▸ Exercise directions
Please edit the lines below so that every "shooting position" becomes "photographer's spot" and nothing else changes, and leave the pictures out of your answer.

▸ Items listed in a dataset
☆ ☆ ☆ ☆ ☆ ☆ ☆

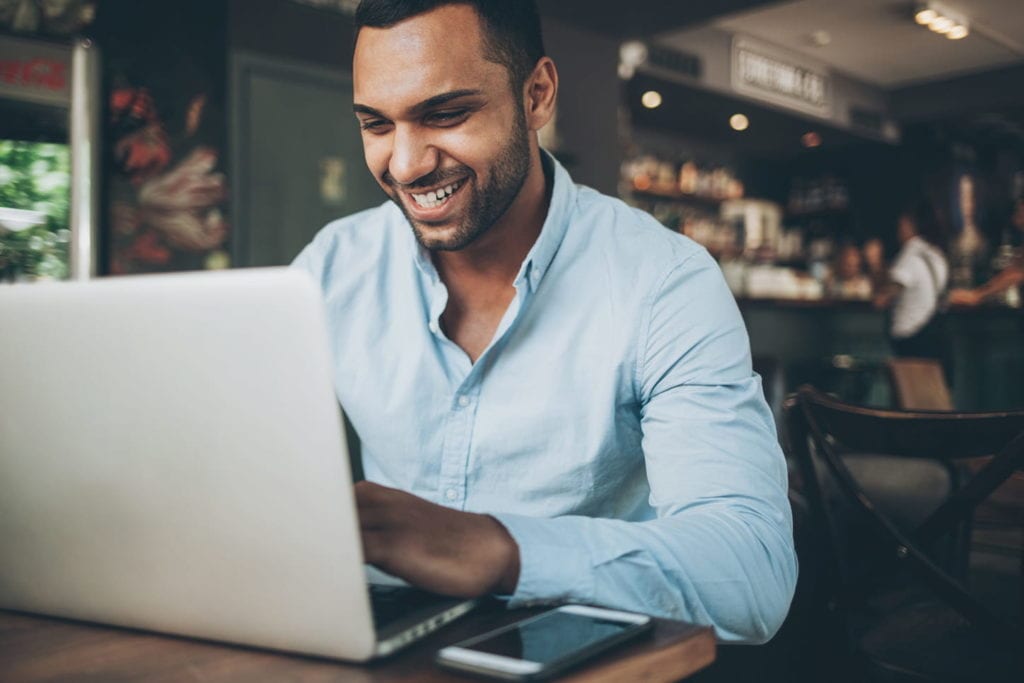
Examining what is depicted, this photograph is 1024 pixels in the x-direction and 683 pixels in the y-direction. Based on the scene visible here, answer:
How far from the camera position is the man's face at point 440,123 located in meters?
1.21

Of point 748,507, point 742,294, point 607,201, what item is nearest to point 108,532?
point 748,507

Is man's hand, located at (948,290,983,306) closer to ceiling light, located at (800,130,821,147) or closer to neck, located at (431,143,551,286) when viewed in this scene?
ceiling light, located at (800,130,821,147)

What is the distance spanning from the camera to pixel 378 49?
1.22 meters

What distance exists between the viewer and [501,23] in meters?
1.29

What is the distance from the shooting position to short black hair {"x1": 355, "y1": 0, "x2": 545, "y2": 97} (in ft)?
4.02

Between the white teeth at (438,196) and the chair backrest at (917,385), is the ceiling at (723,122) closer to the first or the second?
the chair backrest at (917,385)

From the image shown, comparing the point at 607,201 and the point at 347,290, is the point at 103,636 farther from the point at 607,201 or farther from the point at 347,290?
the point at 607,201

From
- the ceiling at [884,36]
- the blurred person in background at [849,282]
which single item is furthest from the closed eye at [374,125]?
the blurred person in background at [849,282]

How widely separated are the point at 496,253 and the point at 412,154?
20 centimetres

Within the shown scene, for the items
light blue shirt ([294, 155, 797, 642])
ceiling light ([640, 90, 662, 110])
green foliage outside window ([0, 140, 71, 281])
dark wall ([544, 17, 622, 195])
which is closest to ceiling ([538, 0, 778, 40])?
dark wall ([544, 17, 622, 195])

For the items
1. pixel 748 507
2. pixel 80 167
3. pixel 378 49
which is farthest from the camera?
pixel 80 167

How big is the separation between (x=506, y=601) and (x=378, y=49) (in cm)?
77

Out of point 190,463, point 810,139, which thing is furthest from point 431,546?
point 810,139

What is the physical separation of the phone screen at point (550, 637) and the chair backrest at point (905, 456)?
948mm
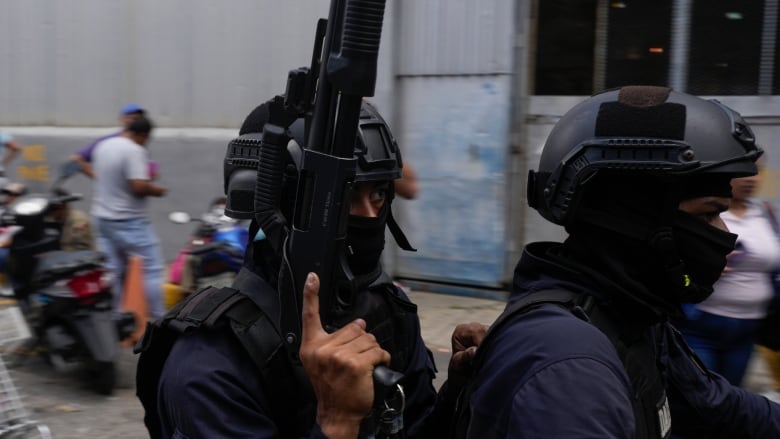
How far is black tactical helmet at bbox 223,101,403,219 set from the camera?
214 cm

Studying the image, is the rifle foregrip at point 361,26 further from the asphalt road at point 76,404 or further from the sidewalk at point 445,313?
the sidewalk at point 445,313

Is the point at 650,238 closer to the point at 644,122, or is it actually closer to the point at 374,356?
the point at 644,122

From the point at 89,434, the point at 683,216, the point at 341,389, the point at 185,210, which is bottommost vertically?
the point at 89,434

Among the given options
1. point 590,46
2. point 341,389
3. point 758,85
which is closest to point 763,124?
point 758,85

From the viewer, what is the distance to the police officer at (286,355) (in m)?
1.77

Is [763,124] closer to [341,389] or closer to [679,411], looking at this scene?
[679,411]

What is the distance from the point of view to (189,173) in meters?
9.36

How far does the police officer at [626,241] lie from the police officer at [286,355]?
270 millimetres

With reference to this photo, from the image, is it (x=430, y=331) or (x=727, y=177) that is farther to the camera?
(x=430, y=331)

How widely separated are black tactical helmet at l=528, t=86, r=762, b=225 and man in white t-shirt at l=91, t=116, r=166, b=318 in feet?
16.8

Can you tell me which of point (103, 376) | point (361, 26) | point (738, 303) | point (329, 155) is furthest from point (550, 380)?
point (103, 376)

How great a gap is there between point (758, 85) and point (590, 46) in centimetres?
141

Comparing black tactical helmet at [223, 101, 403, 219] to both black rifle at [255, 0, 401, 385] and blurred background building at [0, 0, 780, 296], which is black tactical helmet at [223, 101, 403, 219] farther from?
blurred background building at [0, 0, 780, 296]

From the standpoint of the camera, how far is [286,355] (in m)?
1.98
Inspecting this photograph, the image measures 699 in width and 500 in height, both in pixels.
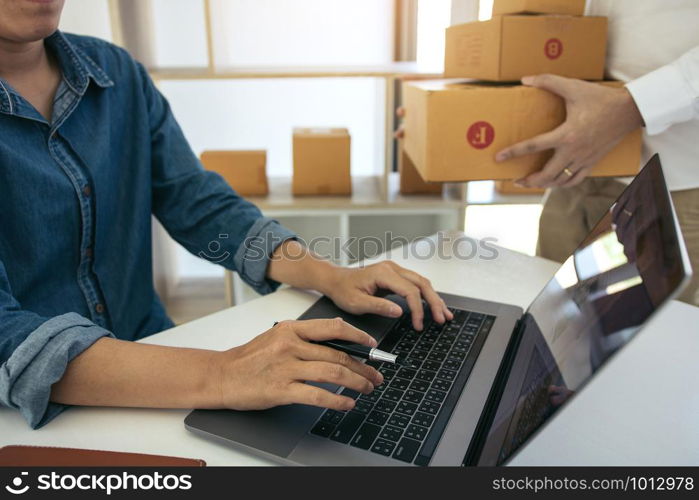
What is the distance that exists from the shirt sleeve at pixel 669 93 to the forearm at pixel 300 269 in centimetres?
62

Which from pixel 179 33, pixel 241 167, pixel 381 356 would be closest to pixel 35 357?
pixel 381 356

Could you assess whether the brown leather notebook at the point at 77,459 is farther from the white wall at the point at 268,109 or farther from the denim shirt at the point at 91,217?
the white wall at the point at 268,109

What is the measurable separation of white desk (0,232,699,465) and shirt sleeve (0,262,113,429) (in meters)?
0.03

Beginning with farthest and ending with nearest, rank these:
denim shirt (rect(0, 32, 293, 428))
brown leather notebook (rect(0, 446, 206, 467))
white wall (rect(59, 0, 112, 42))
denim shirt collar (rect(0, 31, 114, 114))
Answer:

☆ ☆ ☆ ☆ ☆ ☆ ☆

▸ Solved exercise
Examining what is depicted, this photograph is 1024 pixels in the x-direction and 683 pixels in the y-direction. Based on the scene visible here, answer:
How far from the camera position is the man's face at point 440,123 located in meters?
1.21

Of point 748,507, point 742,294, point 607,201, what item is nearest to point 108,532?
point 748,507

Is man's hand, located at (948,290,983,306) closer to ceiling light, located at (800,130,821,147) or closer to neck, located at (431,143,551,286) when viewed in this scene?
ceiling light, located at (800,130,821,147)

What is the distance spanning from the camera to pixel 378 49?
1.22 meters

What distance exists between the viewer and [501,23] in meters?
1.29

What is the distance from the photographer's spot to short black hair {"x1": 355, "y1": 0, "x2": 545, "y2": 97} (in ft)?
4.02

Between the white teeth at (438,196) and the chair backrest at (917,385), is the ceiling at (723,122) closer to the first or the second?
the chair backrest at (917,385)

From the image shown, comparing the point at 607,201 and the point at 347,290, is the point at 103,636 farther from the point at 607,201 or farther from the point at 347,290?
the point at 607,201

From
- the ceiling at [884,36]
- the blurred person in background at [849,282]
which single item is furthest from the closed eye at [374,125]?
the blurred person in background at [849,282]

How widely separated are the point at 496,253 and the point at 412,154?
20 centimetres

Within the shown scene, for the items
light blue shirt ([294, 155, 797, 642])
ceiling light ([640, 90, 662, 110])
green foliage outside window ([0, 140, 71, 281])
dark wall ([544, 17, 622, 195])
which is closest to ceiling ([538, 0, 778, 40])?
dark wall ([544, 17, 622, 195])

For the items
1. pixel 748 507
2. pixel 80 167
3. pixel 378 49
which is farthest from the camera?
pixel 80 167

How big is the separation between (x=506, y=601) and (x=378, y=49) (in cm)?
77

Out of point 190,463, point 810,139, which thing is furthest from point 431,546?
point 810,139

What is the physical separation of the phone screen at point (550, 637) and the chair backrest at point (905, 456)?
948mm
How far is black tactical helmet at bbox 223,101,403,219 set from the camera?
214 cm

Studying the image, is the rifle foregrip at point 361,26 further from the asphalt road at point 76,404 or further from the sidewalk at point 445,313?
the sidewalk at point 445,313

Is the point at 650,238 closer to the point at 644,122, or is it actually closer to the point at 374,356?
the point at 644,122

From the point at 89,434, the point at 683,216, the point at 341,389, the point at 185,210, which is bottommost vertically?
the point at 89,434

Among the given options
1. point 590,46
2. point 341,389
3. point 758,85
which is closest to point 763,124?
point 758,85

From the viewer, what is the distance to the police officer at (286,355) (in m)?
1.77

Is [763,124] closer to [341,389] or closer to [679,411], looking at this scene?
[679,411]

What is the distance from the point of view to (189,173) in meters?
9.36

How far does the police officer at [626,241] lie from the police officer at [286,355]?
270 millimetres

With reference to this photo, from the image, is it (x=430, y=331) or (x=727, y=177) that is farther to the camera?
(x=430, y=331)

How widely separated are black tactical helmet at l=528, t=86, r=762, b=225 and man in white t-shirt at l=91, t=116, r=166, b=318 in feet?
16.8

Can you tell me which of point (103, 376) | point (361, 26) | point (738, 303) | point (329, 155) is furthest from point (550, 380)?
point (103, 376)

How great a gap is there between point (758, 85) and point (590, 46) in centimetres?
141

Comparing black tactical helmet at [223, 101, 403, 219] to both black rifle at [255, 0, 401, 385] and blurred background building at [0, 0, 780, 296], which is black tactical helmet at [223, 101, 403, 219] farther from?
blurred background building at [0, 0, 780, 296]

From the standpoint of the camera, how far is [286,355] (in m)?
1.98
Inspecting this photograph, the image measures 699 in width and 500 in height, both in pixels.
What is the distance that exists from the shirt sleeve at pixel 669 93 to the forearm at pixel 300 269 in centimetres?
62

Which from pixel 179 33, pixel 241 167, pixel 381 356 would be closest to pixel 35 357?
pixel 381 356

Could you assess whether the brown leather notebook at the point at 77,459 is farther from the white wall at the point at 268,109 or farther from the denim shirt at the point at 91,217?
the white wall at the point at 268,109

What is the measurable separation of white desk (0,232,699,465) and shirt sleeve (0,262,113,429) (in meters)?
0.03

Beginning with farthest and ending with nearest, rank these:
denim shirt (rect(0, 32, 293, 428))
brown leather notebook (rect(0, 446, 206, 467))
white wall (rect(59, 0, 112, 42))
denim shirt collar (rect(0, 31, 114, 114))
Answer:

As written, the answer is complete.